Heilung ärztlich bestätigt

Von Harald und Elfi Schoor, Kirchdorf am 20.05.2019

Seit März 2019 findet die LIFE Group „In Gottes Heilungskraft leben“ bei Harald und Elfi Schoor in Pettenbach statt. Dabei beschäftigen sich die 10 Teilnehmer mit dem gleichnamigen Buch von Chris Gore und werden herausgefordert, die gewonnen Erkenntnisse gleich in die Tat umzusetzen.

Bei einer Übung ging es darum, sich beim Heilungsgebet bewusst auf die Gegenwart Jesu zu konzentrieren, anstatt auf sich selbst oder die Person die Heilung benötigt. Manche erlebten an diesem Abend das Wirken Gottes hautnah und fühlten, wie Schmerzen zurückgingen oder verschwanden.
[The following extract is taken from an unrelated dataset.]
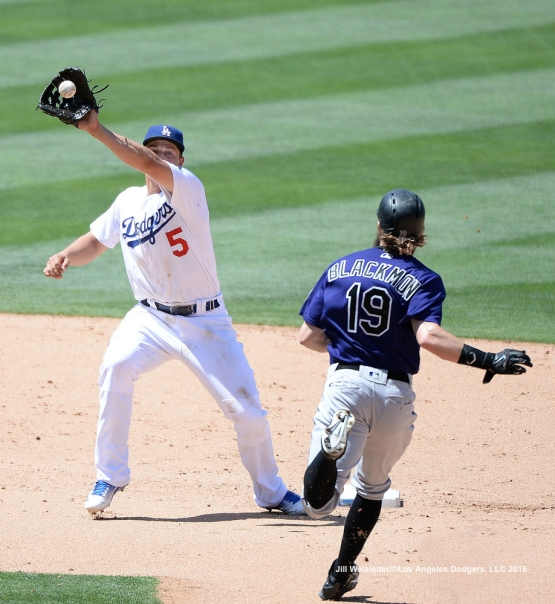 Corey Seager makes the play to get out Colorado Rockies Charlie Blackmon at second base. Jill Weisleder/Dodgers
Maria musste die Übung in der folgenden Woche unfreiwillig außerhalb des sicheren Rahmens der Gruppe wiederholen. Georg, Marias Schwiegervater, rief sie verzweifelt an, da er befürchtete einen Schlaganfall erlitten zu haben. Die Krankenschwester stieg in ihr Auto und fühlte, wie eine Welle der Hilflosigkeit über sie kam. In Gedanken an das Gelernte in der LIFE Group, betet sie den einfachen Satz „Jesus, bitte mach du das jetzt“. Als Maria in der Wohnung von Georg eintraf, hing dessen rechtes Bein bewegungslos von seinem Körper. Maria verständigte die Rettung und versuchte ihren Schwiegervater zu beruhigen. „Das legen wir jetzt einfach Gott hin“ sagte sie laut. Etwas leiser, so das Georg es nicht hörte, ergänzte sie: „Im Namen Jesu sei geheilt“. 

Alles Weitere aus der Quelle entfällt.